Tasks to complete
1. According to the hand-washing text, what share of the people observed in the 2013 study followed all the rules?
2. Rewrite the hand-washing text from "With a new virus" to "hot or cold.", replacing "water" with "tap".
3. Carry on the hand-washing text after its last sentence.

### Selected extract ###

Hand-washing -- with soap and water -- is a far more powerful weapon against germs than many of us realize.

Scott says it works on two fronts: “The first thing that’s happening is that you’re physically removing things from your hands. At the same time, for certain agents, the soap will actually be busting open that agent, breaking it apart.”

Coronaviruses, like this year’s version that has left 100,000 worldwide infected with COVID-19, are encased in a lipid envelope -- basically, a layer of fat. Soap can break that fat apart and make the virus unable to infect you.

The second thing soap does is mechanical. It makes skin slippery so that with enough rubbing, we can pry germs off and rinse them away.

Sounds pretty simple, but the vast majority of people still don’t do it right.

A 2013 study had trained observers discreetly watch more than 3,700 people wash their hands. It found that only about 5% of them followed all the rules. About one in four people just wet their hands without using soap -- a move hygiene researchers call the “splash and dash.” About one in 10 didn’t wash at all after a trip to the restroom. The most common shortcoming for most people was time. Only 5% spent more than 15 seconds washing, rubbing, and rinsing their hands.

Scott says that’s not good enough if you’re trying to keep from getting sick.

With a new virus on the loose, the stakes are higher now. It’s time to bring your technique up to speed.

 

 

How? Well, first turn on the water. It doesn’t matter if it’s hot or cold.

### Information supplied ###

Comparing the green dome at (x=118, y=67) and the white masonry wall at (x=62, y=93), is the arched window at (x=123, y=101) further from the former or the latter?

###

Responses to the tasks
1. Only about 5%.

2.
With a new virus on the loose, the stakes are higher now. It’s time to bring your technique up to speed.

 

 

How? Well, first turn on the tap. It doesn’t matter if it’s hot or cold.

3.
“We’ve done research on water temperature, and what we’ve discovered is that water temperature doesn’t really matter in terms of effectiveness,” says Donald Schaffner, PhD, who studies predictive food microbiology, hand-washing, and cross-contamination at Rutgers University in New Brunswick, NJ.

Second, lather up. The soap helps germs slip off your skin as you rub your hands together.

If you’re in control of the soap you’re using, you may want to pick a liquid or gel over foaming pump soap. A 2017 study that compared liquid and foam soaps from the same brand found that washing with foam didn’t significantly reduce bacteria on the hands of people who were in the study, while washing with a liquid soap did.

The study was small and the first of its kind. Generally, scientists like to see research results repeated before they are accepted as fact. Study participants only washed for 6 seconds. Sadly, that’s about the average time most of us spend washing our hands -- but it’s less than the 20 seconds the CDC recommends.

Still, study researchers think their results make sense. Because foam washes off more quickly than gel soap, users are more likely to splash and dash after a dollop of foam.

“People tend to wash their hands for a shorter duration with the foam soap,” says Ozlem Equils, MD, president of an educational nonprofit called MiOra.

What about bar soap? Numerous studies have found that bacteria can stay on bar soap that stays wet because it gets used frequently. But studies that have looked to see whether that’s a problem show that the bacteria don’t seem to transfer to the next user. If your bar looks slimy, rinse it off under water before you lather your hands, and try to store it so it will dry out between uses.

If you’re in a public bathroom, and there’s no soap, just rubbing your hands together under the water does do some good. A 2011 study from researchers at the London School of Tropical Hygiene found that washing with water alone reduced bacteria on hands to about one-quarter of their prewash state. Washing with soap and water brought bacterial counts down to about 8% of where they were before washing.